In Sommières, a town in the eastern Languedoc that has the temerity to describe itself on signs flanking the road in as “une petite cité de caractère”, we find an enormous car park on one side of the River Vidourle and a 200-metre-long bridge, built by order of the Emperor Tiberius, that connects it to the Tour d’Horloge, the gothic gate to the old town. From here, winding alleyways wend their way through an agglomeration of – in some instances –
millennia-old masonry, until they reach the Marché-Haut, the ancient wheat market. Winding and wending their way along these alleys are herds of bovine tourists: the men in fashion-crisis culottes, with bum bags depending
from their prolapsing bellies – the women pretty much the same. On Wednesdays and Saturdays, the alleys are lined by hundreds of stalls selling all manner of stuff – while every day of the week there are the little boutiques studding the chipped and spalled facades, which also sell… all manner of stuff.
I realise this is a dubious catch-all, but you know what I mean: I’m talking about giant so-called Native American ‘dreamcatchers’, massage oils and scented candles; throw cushions shaped like bulls’ heads and made from
differently patterned fabrics; racks of floral-print sun dresses; small wooden frogs that make a noise when you pull a stick pinioned through their varnished bellies; wash bags made from more floral-print materials; carved
wooden iPhone speakers that look like miniature alpenhorns; hundreds of earrings convoluted into existence from beads and silver wire. There are stalls selling all manner of things – made from honey (sweets, beers, candles etc); and ones selling all manner of stuff made from lavender, or even CBD. Then there are food stalls – craft beers and local wines, crêpes and cheeses,
and great fatally gleaming mounds of saucissons sec.
Then there are still other stalls that sell stuff that can in no way be passed off as ‘artisanal’; ones flogging decorative cases and all kinds of other mobile phone accessories – and confectionery ones, handing out exactly the same sort of mutant candy as the clip joints along Oxford Street in London. In the boutiques are decorated mirrors and posters, pseudo-antique furnishings – while next door to them are hipster-style barbers offering to wax your moustache, for a price. And through this extensive souk the tourists amble, gently lowing to each other about this or that prospective purchase, until, exhausted and with their children wilting in the 37-degree heat, they sit down at café tables to graze on croques messieurs and slurp Coca-Cola.

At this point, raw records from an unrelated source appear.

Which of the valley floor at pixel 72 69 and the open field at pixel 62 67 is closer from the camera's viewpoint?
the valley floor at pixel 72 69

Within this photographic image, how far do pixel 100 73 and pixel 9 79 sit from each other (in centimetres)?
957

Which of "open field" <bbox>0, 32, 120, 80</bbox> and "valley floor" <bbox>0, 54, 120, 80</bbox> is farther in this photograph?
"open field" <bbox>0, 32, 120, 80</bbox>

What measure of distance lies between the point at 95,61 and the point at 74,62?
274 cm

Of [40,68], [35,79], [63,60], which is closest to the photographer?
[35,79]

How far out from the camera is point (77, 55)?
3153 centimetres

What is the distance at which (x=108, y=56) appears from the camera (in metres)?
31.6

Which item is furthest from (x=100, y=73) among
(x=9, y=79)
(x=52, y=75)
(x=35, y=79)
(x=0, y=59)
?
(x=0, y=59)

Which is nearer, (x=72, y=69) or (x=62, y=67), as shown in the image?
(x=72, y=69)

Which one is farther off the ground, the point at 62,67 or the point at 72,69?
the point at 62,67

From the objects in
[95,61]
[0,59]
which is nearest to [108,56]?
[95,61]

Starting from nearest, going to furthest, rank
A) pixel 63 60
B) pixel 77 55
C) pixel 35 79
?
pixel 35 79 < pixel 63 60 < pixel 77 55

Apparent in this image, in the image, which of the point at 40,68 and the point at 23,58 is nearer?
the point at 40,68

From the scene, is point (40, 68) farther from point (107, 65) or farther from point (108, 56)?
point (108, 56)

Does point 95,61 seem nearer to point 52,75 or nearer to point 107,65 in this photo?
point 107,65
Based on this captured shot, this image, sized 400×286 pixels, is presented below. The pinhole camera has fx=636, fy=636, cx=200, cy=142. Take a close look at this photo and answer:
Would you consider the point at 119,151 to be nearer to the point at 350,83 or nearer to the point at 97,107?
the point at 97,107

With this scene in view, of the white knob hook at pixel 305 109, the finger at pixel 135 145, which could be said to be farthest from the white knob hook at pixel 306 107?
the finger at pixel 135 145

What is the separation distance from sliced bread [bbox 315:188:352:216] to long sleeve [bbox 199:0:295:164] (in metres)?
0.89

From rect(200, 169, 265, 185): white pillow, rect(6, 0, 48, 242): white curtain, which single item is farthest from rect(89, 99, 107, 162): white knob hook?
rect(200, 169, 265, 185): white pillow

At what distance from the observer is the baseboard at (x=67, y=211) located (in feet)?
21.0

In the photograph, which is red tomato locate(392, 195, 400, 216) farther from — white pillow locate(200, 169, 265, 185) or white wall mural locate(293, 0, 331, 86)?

We can’t possibly be snobbish about this strange ceremony, whereby the characterful is employed entirely as a setting for the commodity – because we’re doing it too! See us buy scented candles! Marvel as we seriously
discuss a jewellery purchase! Guffaw, as we shell out a whopping 10 euros for a sweetie bag that would cost a tenth of that if it were made by Haribo and sold in a British corner shop! We too have fallen victim to the Sommières schtick, whereby the manufactories of the east are repurposed as the pseudo-crafts of the west – and why wouldn’t we, because Sommières is no exception when it comes to such a simulation: you can find similar towns the length and breadth of Europe.
Indeed, you might be tempted to write off altogether the idea of anything at all authentic in Sommières’ environs – if, that is, you don’t stray from the car park and the old town. But in the other direction we find the real commercial centre: a giant Intermarché, flanked by a workaday boulangerie, épicerie and marchand de fruits et légumes. De Gaulle famously remarked on the impossibility of governing a country with 246 varieties of cheese – but here they all are, ranged pacifically along a 50-metre delicatessen counter that also has umpteen kinds of charcuterie, ready-made pastries, and fishy treats such as brandade de morue. I could go on itemising the multiple product lines of this prodigious emporium ad nauseum – but the point is simply made: this represents the real cultural centre of Sommières, and as if to underscore the fact, its first few aisles have a large sign hanging above them that reads: “CULTURE”.
Here you can buy Prix Goncourt-winning novels, and vieux chansonniers on vinyl; local maps and collections of regional poetry. I’m not going to claim the Intermarché and its culture section are evidence of Gallic high-mindedness – there’s plenty of Dan Brown-level schlock on the bookshelves, but the important point is it’s French schlock, written by writers the Anglosphere has never registered. No, what I would say is that while every
nation’s tourism is subject to the same globalising equalisation, its vie quotidienne remains entirely its own.